TASK REQUIREMENTS - Reproduce the passage of the article on neoconservatives starting at "Neocon Hubris &" and ending at "of the world.".

EXTRACT TO READ -
——————

Friday, September 16, 2022

Neocon Hubris & the Battle for Ukraine


By Pieter Vree | September 2022 NEW OXFORD NOTEBOOK

And here we thought they’d exited the world stage, heads lowered, hats in hand. The entire lot of them seemingly had faded into the sunset.

Not so. The neoconservatives are back.

Or, more accurately, they never left. They merely blended into the background, working as assiduously as ever toward their ultimate goal: U.S. military and economic hegemony in every corner of the world.

If you thought the neocons were effectively exiled from the halls of American political power when they failed to force a successor to George W. Bush into the White House, think again. (Who remembers Sarah Palin? In 2008 an official at the neocon American Enterprise Institute said of the vice-presidential hopeful, “She’s bright and she’s a blank page. She’s going places, and it’s worth going there with her.” Hey, stop snickering!)

Palin (and her running mate, John McCain) went nowhere and is a mere historical footnote. But the neocons? They regrouped, rebranded, and resumed their nefarious activities. You see, party affiliation doesn’t matter to them as much as power and influence. You’re a Republican? Fine. You’re a Democrat? Not a problem. To the neocons, the labels are interchangeable.

Opportunistic malleability is in their DNA. Neoconservatism, in the words of its founder, ex-Trotskyite Irving Kristol, “is not a ‘movement’…[but] a persuasion, one that manifests itself over time, but erratically, and one whose meaning we clearly glimpse only in retrospect.” Neoconservatism, which began in the Democratic Party in the 1960s, eventually became associated with the Republican Party in the 1980s (its roots are in the Trotskyism of the 1930s). But it isn’t tied to the GOP.

Scott McConnell, former editor of The American Conservative, described the neocons as “resilient and tactically flexible.” In 1991, when George H.W. Bush “tried to put America’s weight behind settlement of the Israeli-Palestinian conflict,” McConnell wrote (Dec. 18, 2006), “many neoconservatives suddenly remembered their Democratic Party roots and bolted.” In the next election cycle, “a significant group of neocons signed on as advisers to Bill Clinton.”

From Bush Sr. to Clinton to Bush Jr. to Barack Obama, the neocons managed to exert influence over a succession of U.S. presidents.

Obama? Yes. During the height of the Arab Spring, Charles Krauthammer, a neoconservative syndicated columnist (who previously was a self-described Great Society Democrat), wrote that the Obama administration “is rushing to keep up with the new dispensation, repeating the fundamental tenet of the Bush Doctrine that Arabs are no exception to the universal thirst for dignity and freedom” (March 4, 2011).

Even William Kristol, son of Irving and founder of the (now-defunct) neocon rag The Weekly Standard, called Obama “a born-again neocon.”

——————

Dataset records

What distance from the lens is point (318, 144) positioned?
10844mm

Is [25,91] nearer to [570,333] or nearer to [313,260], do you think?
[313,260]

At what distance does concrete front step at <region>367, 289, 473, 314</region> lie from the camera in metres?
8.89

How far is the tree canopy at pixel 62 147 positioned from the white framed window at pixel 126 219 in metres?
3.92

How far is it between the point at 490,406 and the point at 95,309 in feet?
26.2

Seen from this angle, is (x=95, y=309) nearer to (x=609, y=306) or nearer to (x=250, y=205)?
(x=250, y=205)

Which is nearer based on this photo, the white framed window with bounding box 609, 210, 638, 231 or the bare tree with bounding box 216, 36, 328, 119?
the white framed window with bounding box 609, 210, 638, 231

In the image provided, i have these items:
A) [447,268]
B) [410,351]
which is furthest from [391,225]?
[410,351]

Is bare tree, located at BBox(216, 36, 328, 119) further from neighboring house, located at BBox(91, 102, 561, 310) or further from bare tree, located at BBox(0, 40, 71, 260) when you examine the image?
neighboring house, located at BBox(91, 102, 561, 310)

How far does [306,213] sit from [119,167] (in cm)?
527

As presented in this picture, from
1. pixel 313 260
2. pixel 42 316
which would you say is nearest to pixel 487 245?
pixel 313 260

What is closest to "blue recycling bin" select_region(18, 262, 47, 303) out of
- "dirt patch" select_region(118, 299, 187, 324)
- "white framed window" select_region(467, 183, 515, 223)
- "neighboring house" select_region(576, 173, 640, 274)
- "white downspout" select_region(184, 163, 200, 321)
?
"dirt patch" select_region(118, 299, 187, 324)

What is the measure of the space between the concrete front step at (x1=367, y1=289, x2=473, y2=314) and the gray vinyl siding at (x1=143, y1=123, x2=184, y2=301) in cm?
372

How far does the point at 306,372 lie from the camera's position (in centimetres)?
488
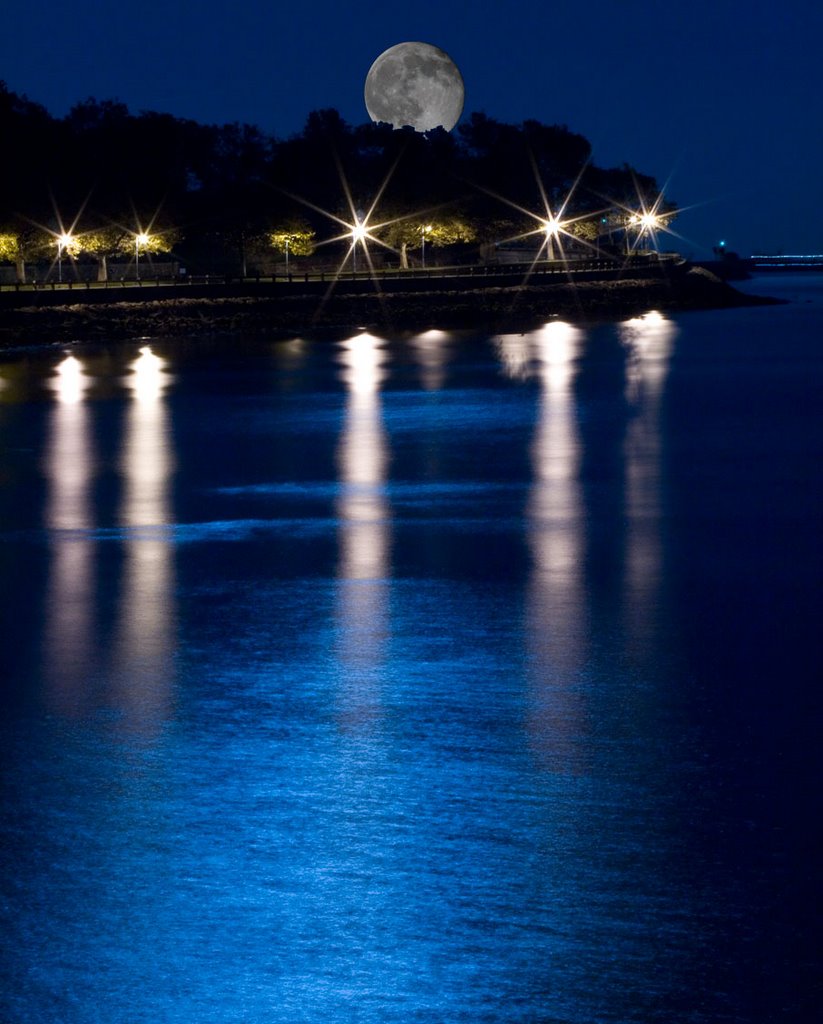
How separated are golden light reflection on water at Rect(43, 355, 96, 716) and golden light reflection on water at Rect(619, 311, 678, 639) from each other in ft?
14.7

——————

THE ANSWER -
Neocon Hubris & the Battle for Ukraine


By Pieter Vree | September 2022 NEW OXFORD NOTEBOOK

And here we thought they’d exited the world stage, heads lowered, hats in hand. The entire lot of them seemingly had faded into the sunset.

Not so. The neoconservatives are back.

Or, more accurately, they never left. They merely blended into the background, working as assiduously as ever toward their ultimate goal: U.S. military and economic hegemony in every corner of the world.